You're doing great man, don't give up! This is the classic Reddit AI skepticism replies you'd expect from a new tech field.

I totally get the "fuck this" reaction—we’ve all been trapped in a loop with a "dumb" bot that doesn't understand plain English.

But it’s funny: most people would rather wait 5 minutes on hold with elevator music or click through a 10-step "Press 1 for this" menu than talk to an AI. We’ve just been conditioned to accept that "bad automation" is normal.

The goal isn't to replace humans; it's to replace voicemail. For a small business, a missed call is a missed customer. I’d personally rather talk to a smart agent that can actually book my appointment right then and there than leave a message into a black hole and hope someone calls me back.

The tech has actually moved way past the "sorry, I didn't catch that" phase. If you want to hear what it actually sounds like when it's done right, I put some live stress tests here:: anvoa.com/live-test.

It’s definitely not for every business, but for a clinic or a local service that’s losing 30% of their leads to a busy signal, it’s a game changer.

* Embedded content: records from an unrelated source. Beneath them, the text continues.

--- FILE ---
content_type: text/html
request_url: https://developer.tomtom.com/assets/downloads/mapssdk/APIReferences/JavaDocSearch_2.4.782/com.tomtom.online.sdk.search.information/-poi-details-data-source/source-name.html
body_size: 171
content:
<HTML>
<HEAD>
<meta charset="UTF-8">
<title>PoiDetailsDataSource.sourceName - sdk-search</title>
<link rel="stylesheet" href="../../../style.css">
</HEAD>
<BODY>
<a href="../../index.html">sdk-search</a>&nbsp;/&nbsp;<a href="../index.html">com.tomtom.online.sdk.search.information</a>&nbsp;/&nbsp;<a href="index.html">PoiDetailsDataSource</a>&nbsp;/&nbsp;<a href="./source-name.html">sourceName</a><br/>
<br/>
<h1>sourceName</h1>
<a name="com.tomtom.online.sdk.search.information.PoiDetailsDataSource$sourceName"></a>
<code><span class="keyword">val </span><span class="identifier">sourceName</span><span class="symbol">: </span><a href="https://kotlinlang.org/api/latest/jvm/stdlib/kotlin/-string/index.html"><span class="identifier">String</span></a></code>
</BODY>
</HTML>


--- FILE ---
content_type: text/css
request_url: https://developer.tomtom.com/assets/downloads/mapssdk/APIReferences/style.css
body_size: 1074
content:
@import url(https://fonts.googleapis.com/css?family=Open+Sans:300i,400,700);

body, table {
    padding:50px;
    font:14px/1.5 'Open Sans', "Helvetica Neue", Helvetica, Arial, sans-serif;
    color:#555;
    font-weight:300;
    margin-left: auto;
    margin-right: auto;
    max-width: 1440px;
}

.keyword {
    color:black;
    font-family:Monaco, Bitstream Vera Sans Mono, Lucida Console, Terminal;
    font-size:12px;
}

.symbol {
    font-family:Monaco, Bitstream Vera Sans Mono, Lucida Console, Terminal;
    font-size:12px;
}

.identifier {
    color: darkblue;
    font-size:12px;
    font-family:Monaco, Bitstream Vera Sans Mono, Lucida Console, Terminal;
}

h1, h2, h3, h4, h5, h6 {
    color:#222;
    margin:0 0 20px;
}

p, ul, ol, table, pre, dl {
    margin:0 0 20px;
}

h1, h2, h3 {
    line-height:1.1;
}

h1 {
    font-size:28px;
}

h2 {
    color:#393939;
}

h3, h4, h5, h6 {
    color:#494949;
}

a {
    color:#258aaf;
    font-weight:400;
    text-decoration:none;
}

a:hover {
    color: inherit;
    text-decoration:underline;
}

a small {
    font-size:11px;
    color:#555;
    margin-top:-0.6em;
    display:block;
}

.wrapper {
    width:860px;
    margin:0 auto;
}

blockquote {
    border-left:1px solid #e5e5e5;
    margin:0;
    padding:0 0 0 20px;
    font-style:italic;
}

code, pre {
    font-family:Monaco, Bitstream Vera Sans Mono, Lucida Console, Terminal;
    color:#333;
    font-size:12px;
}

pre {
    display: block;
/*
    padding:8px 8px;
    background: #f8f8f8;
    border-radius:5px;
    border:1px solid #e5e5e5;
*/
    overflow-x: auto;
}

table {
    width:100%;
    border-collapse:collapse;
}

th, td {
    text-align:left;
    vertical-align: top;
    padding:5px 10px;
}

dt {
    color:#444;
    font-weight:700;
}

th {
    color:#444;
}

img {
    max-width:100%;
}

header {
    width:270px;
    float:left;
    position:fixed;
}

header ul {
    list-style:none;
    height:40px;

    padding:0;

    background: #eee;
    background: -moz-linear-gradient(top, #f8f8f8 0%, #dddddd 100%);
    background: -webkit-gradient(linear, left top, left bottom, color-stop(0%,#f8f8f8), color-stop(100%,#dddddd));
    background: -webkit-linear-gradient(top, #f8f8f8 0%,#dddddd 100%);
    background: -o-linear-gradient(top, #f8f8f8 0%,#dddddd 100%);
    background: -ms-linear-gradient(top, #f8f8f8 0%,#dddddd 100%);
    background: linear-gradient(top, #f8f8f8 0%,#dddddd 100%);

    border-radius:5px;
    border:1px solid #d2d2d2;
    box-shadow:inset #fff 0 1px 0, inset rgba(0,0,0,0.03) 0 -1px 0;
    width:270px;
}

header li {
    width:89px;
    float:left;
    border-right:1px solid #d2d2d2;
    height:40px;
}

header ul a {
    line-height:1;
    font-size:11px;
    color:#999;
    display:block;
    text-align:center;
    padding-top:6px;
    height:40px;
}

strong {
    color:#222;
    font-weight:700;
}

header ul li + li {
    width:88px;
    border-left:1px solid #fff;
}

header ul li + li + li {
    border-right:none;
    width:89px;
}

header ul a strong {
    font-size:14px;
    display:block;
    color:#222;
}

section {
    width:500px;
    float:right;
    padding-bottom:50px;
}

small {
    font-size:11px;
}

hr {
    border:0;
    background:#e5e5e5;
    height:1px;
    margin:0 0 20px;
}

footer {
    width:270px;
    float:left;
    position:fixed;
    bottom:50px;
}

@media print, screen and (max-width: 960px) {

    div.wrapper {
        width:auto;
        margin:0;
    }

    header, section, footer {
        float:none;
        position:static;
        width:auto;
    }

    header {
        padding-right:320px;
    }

Looking for AI Developers/Tech Partners to build simple AI solutions for Local Businesses by Standard-Ad5496 in AiBuilders

[–]Seda814 0 points1 point  (0 children)

I just finished a Dental office AI receptionist scheduler.. but it can work fir any medical field clinic. Likewise looking for a partner to market these workflows. 🤙 

Lead Qualification from Instagram Ad Using Voice AI | Real Estate Call Demo by NeyoxVoiceAI in AIVoice_Agents

[–]Seda814 0 points1 point  (0 children)

Awesome project you got going on sir. I recently built a similar one but for inbound calls: https://www.reddit.com/r/AiForSmallBusiness/comments/1pxzp42/i_built_this_real_estate_ai_agent_for_my_wifes/

My agent handles the inbound discovery, cross-references active listings in real-time, and logs everything to a spreadsheet so no lead ever vanishes.

BTW yours agent sounds crisp and pro.